Massachusetts community hospitals are losing business to larger urban teaching hospitals, a trend that threatens to undermine the state’s campaign to curb health care spending.
In its first report on the issue, the state’s Health Policy Commission said Monday that community hospitals are being squeezed by lower payments from insurers and the choice of many patients to be treated at big Boston hospitals, even for routine medical care.
The state’s five largest health systems accounted for 61 percent of inpatient discharges for patients with commercial insurance in 2014, the most recent year for which data are available. That was up from 54 percent two years earlier, the report states.
Meanwhile, less than half of patients admitted to large Boston teaching hospitals are sick enough to require care in those higher-cost settings, the report says. The rest could receive good care in lower-priced community hospitals.
“Community hospitals are a crucial part of our health care delivery system, yet they face some substantial challenges for the future,” said David Seltz, executive director of the Health Policy Commission, a watchdog agency created in 2012 to monitor health care costs.
The report warned that as more medical care shifts from lower-priced community hospitals to their higher-priced competitors, health spending could rise statewide. The state has set a target of keeping annual medical spending growth to 3.6 percent.
“We see community hospitals as playing an important role in achieving those cost-containment goals in the future,” Seltz said.
Yet community hospitals are unsuccessfully fighting a powerful force that guides many consumers’ health care decisions: brand. Boston is home to some of the world’s most prestigious hospitals, including Partners HealthCare’s Massachusetts General and Brigham and Women’s hospitals, and Beth Israel Deaconess Medical Center. But Boston’s hospitals are also among the most expensive in the state, and as more patients choose to receive care there, overall medical spending rises.
Michael K. Lauf, chief executive of Cape Cod Healthcare, the parent company of hospitals in Hyannis and Falmouth, said as many as 500 Cape patients travel to Boston every year for heart surgery, joint replacements, and other procedures that could be handled locally.
“That’s the kind of care that can be kept in the community,” Lauf said. “The things that should stay in the community don’t, just based on brand and reputation.”
But the competition for community hospitals isn’t coming just from big teaching hospitals: It’s also from walk-in medical clinics, which are rapidly opening across the state and country.

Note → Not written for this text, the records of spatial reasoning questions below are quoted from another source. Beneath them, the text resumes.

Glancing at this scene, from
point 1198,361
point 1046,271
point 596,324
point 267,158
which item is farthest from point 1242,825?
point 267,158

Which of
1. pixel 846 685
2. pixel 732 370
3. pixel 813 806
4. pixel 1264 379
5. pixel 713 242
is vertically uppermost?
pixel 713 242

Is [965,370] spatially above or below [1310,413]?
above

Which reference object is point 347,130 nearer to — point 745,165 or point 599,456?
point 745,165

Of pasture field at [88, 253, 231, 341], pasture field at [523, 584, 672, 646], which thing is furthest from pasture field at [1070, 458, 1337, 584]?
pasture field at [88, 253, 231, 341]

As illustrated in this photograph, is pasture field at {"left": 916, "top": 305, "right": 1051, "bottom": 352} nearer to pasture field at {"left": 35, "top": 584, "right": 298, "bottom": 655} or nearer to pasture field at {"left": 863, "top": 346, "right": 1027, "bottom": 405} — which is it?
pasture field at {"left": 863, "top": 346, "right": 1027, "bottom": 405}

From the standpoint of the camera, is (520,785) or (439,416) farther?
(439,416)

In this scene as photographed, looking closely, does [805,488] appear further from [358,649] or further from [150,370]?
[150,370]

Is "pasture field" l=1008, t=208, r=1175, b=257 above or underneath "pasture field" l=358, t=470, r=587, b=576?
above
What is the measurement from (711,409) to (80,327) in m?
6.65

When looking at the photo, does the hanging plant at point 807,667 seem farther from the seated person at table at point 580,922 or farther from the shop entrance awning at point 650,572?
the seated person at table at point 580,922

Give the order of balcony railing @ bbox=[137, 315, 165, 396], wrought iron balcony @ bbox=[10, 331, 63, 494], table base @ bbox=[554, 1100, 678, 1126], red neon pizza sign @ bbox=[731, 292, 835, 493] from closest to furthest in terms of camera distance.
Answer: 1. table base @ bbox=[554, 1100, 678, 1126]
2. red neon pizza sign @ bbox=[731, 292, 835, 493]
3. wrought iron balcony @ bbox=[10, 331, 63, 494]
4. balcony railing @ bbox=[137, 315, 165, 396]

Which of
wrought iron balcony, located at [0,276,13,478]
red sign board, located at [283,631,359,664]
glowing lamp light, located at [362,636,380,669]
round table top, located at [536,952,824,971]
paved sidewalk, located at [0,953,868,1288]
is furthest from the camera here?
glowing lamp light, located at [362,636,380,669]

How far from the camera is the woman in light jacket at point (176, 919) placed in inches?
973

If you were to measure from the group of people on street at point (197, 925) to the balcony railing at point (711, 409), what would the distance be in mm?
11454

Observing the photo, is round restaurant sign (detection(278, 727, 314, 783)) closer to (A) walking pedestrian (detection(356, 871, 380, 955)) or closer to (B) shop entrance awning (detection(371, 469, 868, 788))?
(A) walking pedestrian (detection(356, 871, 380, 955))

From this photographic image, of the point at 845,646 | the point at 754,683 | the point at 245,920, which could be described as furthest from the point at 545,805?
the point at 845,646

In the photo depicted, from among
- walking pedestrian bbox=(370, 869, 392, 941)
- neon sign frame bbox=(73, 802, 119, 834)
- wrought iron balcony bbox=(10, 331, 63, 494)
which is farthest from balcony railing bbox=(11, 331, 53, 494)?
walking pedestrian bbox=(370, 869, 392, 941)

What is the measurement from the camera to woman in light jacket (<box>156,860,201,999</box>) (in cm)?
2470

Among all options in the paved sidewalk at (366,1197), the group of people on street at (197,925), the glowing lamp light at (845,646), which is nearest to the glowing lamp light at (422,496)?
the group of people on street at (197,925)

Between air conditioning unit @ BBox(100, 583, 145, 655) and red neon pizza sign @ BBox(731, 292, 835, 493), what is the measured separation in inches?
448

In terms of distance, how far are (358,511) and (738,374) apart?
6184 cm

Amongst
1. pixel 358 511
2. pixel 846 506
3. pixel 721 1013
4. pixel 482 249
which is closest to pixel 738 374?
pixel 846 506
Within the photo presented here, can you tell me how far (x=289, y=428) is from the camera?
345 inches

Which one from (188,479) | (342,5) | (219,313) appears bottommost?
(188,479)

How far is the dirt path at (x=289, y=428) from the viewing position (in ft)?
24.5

“Urgent care, limited-service clinics are showing up down the street from community hospitals,” said Steve Walsh, executive director of the Massachusetts Council of Community Hospitals. “That, coupled with brand at academic medical centers, that has caused a bit of a perfect storm for community health providers.”
Massachusetts has 43 community hospitals, often the biggest employers in their municipalities, according to the report. Some are independently run, while others are part of larger organizations such as Partners, Steward Health Care System, Beth Israel Deaconess, and Lahey Health.
The Health Policy Commission began studying the plight of community hospitals last year after the 2014 closing of two hospitals, North Adams Regional Hospital and Steward’s Quincy Medical Center.
More closings are planned: Partners is planning to shutter its hospital in Lynn and move services to nearby Salem, while Baystate Health is planning to end inpatient services in Ware and consolidate them in Palmer.
To survive and compete, many community health care providers have sought mergers or affiliations with larger systems. Others have opened new clinics or renovated facilities to draw more patients.
But patient volume is not the only problem. Community hospitals also need higher payments from commercial insurers in order to cover their costs and invest in improvements, said Spiros Hatiras, chief executive of Holyoke Medical Center.
“In a consolidating market, market share and market power drives reimbursement,” he said. “Price variation drives everything else.”
Several state reports have noted that large health care providers, namely Partners, have used their market clout to extract higher payments from insurers, which want the competitive advantage of being able to offer their subscribers access to top hospitals.
The Service Employees International Union is pushing a bill and a ballot question that would tackle the issue by taking nearly $440 million in payments from Partners and redestributing much of it to lower-paid competitors. Hatiras said he would back the ballot question if legislators don’t come up with another solution first.
Steward, a for-profit company that owns nine community hospitals in Eastern Massachusetts, also backs the measure, but most of the hospital industry opposes it.
Partners has said that its hospitals’ higher prices reflect the costs of providing high-quality care to critically ill patients, training doctors, and conducting biomedical research.
The Health Policy Commission plans to hold meetings with hospital executives and other stakeholders in the coming months and eventually support specific proposals that could help struggling community hospitals and address price variations.